Let us assume that the United States’ Department of Homeland Security (DHS) has developed an uber “predictive data-mining program” that is 99.9% sensitive.  That is, if you are a terrorist, the algorithm will correctly identify you as one 99.9% of the time.  The bad guys have only a 1 in 1000 shot at slipping under the radar.  However, the chance that any person picked at random in the population is actually a terrorist would have to be fantastically slim.  Say for argument’s sake that the rate of terrorists in the population is 1 in 15million.  That’s a probability of just 0.00000667%.  As I’ll show below it is this tiny probability that, conversely, brings the DHS testing unstuck.

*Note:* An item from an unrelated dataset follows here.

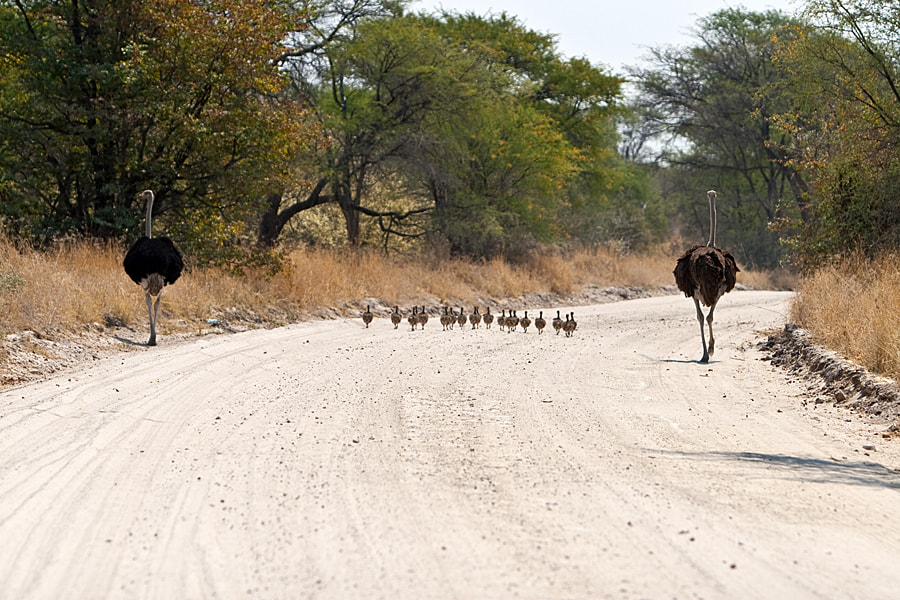 Photograph Family on the road by Jochen Van de Perre on 500px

Let “T” be the event of being a terrorist and “N” be the complementary event of not being a terrorist.  Similarly, let “+” be the event of the DHS algorithm flagging you as a terrorist and “-” be the complementary event of not being identified.  Expressed as probabilities we have the following:

P(you are a terrorist) = P(T) = 0.0000000667

P(you are not a terrorist) = P(N) = 1-P(T) = 0.9999999333

P(identified as a terrorist, given that you are a terrorist) = P(+|T) = 0.999

P(identified as a terrorist, given that you are not a terrorist) = P(+|N) = 1-P(+|T) = 0.001

So far everything looks good for the DHS.  The chances of a terrorist living in the population is very, very small and the chances of their algorithm working on a terrorist is very, very high.  However, Bayes had other ideas when he began toying with conditional probabilities.  Using Bayes’ Law the probability of a false positive can be calculated as:

P(you are not a terrorist, given that you were identified as one)

= P(N|+)

= P(+|N) x P(N) / P(+)

= [ P(+|N) x P(N) ] / [ P(+|T)xP(T) + P(+|N)xP(N) ]

= [ 0.001 x 0.9999999333 ] / [ 0.999 x 0.0000000667 + 0.001 x 0.9999999333 ]

= 0.9999333711 (i.e. more than 99.9%)

In other words, even if the accuracy of the DHS program was extremely high, all it would really do is falsely accuse everyone except your grandma and the neighbour’s cat as a terrorist.

And there would be some suspicions about the cat.